§ Your objective:
Can you rewrite the passage on growing occupations between "The BLS predicts" and "or two-year residency.", inclusive, switching "pharmacists" to "pharmacy professionals"?

§ Text segment:
----

5. Physical Therapists
An aging population of baby boomers still out mountain biking and playing sports spells more work for these members of the medical community. The BLS projects the need for physical therapists to jump a whopping 33 percent from 2010 to 2020, creating more than 77,000 new job openings nationwide. Physical therapists are typically required to have a doctoral degree in physical therapy — that’s three more years of school — along with a residency program, but with a rapidly growing need, and a median salary of $76,000 (2010) some students may figure it’s worth the extra time and student debt.
The BLS predicts a need for almost 70,000 additional pharmacists nationwide through the year 2020. Sure, the $112,000 median salary sounds nice, but pharmacists also take on staggering amounts of student debt to achieve this occupation, thanks to the three-to-four year Doctor of Pharmacy degree required for this occupation. The higher-paying jobs also usually require a one- or two-year residency.

----

§ Data supplied:
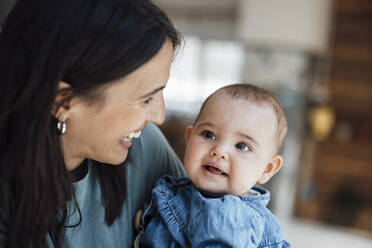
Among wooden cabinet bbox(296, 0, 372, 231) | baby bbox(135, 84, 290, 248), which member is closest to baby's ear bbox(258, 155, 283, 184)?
baby bbox(135, 84, 290, 248)

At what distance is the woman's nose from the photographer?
106 cm

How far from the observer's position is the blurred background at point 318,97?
458 centimetres

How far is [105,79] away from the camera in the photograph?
0.90 metres

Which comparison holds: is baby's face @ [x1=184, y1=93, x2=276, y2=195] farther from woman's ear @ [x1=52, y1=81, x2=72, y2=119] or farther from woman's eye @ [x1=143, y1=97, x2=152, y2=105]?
woman's ear @ [x1=52, y1=81, x2=72, y2=119]

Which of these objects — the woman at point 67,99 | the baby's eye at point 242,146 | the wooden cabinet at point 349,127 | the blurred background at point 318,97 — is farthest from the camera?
the wooden cabinet at point 349,127

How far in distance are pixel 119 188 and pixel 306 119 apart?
166 inches

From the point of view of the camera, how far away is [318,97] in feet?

----

§ Your response:
The BLS predicts a need for almost 70,000 additional pharmacy professionals nationwide through the year 2020. Sure, the $112,000 median salary sounds nice, but pharmacy professionals also take on staggering amounts of student debt to achieve this occupation, thanks to the three-to-four year Doctor of Pharmacy degree required for this occupation. The higher-paying jobs also usually require a one- or two-year residency.